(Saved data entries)
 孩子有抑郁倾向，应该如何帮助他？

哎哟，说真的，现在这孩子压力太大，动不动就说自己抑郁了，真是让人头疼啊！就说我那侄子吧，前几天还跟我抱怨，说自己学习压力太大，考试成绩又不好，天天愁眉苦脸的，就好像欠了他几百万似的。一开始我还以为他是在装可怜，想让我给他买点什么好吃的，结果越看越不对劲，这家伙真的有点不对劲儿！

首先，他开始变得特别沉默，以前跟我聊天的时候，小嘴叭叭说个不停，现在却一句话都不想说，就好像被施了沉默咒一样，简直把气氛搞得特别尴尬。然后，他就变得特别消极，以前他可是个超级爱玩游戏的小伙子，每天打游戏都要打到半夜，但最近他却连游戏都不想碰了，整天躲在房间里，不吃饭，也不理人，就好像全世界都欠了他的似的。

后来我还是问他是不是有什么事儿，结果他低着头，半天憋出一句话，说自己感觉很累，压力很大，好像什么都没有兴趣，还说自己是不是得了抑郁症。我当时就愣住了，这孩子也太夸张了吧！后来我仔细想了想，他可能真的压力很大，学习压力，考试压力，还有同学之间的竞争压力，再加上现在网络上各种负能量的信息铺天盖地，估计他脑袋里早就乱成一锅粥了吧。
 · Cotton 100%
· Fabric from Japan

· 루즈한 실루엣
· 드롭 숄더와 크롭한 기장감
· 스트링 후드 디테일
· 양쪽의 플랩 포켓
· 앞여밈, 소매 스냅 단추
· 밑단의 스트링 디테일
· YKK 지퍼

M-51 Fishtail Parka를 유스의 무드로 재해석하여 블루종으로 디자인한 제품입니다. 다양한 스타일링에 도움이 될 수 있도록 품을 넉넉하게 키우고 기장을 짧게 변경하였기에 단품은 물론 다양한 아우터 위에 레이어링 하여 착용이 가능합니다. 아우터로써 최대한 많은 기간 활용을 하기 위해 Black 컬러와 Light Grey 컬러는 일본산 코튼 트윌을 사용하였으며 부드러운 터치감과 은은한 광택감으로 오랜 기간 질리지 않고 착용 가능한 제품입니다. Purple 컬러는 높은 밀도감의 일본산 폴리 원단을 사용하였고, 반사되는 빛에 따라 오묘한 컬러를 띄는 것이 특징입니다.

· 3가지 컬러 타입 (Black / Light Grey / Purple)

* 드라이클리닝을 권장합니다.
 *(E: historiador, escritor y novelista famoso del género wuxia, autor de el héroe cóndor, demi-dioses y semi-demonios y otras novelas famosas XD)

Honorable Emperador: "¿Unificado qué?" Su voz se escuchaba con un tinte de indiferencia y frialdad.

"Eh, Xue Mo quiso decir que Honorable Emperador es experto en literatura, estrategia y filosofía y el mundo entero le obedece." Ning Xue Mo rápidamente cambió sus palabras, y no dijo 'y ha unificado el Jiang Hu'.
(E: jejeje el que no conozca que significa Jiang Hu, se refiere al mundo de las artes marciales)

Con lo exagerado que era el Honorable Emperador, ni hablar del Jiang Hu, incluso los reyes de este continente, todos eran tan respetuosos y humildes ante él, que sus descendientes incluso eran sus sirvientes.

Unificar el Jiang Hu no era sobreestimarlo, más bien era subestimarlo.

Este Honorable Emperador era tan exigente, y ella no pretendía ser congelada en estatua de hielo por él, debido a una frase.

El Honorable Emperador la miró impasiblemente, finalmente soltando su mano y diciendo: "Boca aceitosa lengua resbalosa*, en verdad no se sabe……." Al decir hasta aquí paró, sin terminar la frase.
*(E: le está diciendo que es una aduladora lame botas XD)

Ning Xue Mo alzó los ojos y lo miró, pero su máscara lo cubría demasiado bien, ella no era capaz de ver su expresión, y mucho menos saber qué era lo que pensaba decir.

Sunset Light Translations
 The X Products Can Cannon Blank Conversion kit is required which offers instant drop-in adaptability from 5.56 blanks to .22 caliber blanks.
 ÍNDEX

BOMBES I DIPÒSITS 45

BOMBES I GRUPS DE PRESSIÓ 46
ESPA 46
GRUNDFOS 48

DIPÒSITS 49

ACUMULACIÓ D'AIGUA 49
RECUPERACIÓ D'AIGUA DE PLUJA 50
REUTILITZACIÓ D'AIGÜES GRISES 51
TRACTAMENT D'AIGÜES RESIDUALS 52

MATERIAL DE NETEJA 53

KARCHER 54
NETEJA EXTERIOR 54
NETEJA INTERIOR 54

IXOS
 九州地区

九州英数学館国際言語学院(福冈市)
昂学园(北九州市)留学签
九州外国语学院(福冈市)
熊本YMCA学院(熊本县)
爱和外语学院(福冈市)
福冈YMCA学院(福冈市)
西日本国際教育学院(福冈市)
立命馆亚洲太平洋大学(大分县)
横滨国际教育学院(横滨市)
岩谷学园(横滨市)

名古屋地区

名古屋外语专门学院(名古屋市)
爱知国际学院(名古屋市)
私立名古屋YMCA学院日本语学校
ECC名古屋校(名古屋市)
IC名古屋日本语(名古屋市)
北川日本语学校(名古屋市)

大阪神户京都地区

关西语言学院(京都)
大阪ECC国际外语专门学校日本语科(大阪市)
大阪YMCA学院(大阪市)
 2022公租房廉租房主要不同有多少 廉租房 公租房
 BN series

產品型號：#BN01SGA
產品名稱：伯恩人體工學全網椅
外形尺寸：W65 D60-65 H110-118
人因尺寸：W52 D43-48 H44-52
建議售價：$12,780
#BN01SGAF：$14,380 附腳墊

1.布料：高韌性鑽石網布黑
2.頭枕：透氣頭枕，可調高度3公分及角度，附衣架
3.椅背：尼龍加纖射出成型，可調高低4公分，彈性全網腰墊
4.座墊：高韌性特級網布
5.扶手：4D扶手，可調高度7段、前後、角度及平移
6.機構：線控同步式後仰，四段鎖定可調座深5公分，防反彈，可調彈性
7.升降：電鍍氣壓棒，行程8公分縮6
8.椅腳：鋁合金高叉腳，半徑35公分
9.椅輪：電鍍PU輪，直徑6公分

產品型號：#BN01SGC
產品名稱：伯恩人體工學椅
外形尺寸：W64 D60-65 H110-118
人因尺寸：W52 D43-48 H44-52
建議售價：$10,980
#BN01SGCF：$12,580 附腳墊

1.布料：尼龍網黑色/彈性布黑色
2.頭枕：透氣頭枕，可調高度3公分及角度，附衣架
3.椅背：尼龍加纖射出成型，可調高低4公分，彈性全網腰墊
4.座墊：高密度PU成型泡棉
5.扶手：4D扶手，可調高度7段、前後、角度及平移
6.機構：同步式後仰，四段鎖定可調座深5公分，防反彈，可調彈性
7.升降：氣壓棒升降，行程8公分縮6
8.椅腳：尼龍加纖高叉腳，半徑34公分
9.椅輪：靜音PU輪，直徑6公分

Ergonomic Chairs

TASK DIRECTIONS: Within the records, on how many lines does the word "Grey" appear? Provide the number alone.

ANSWER TO THE PROBLEM: 2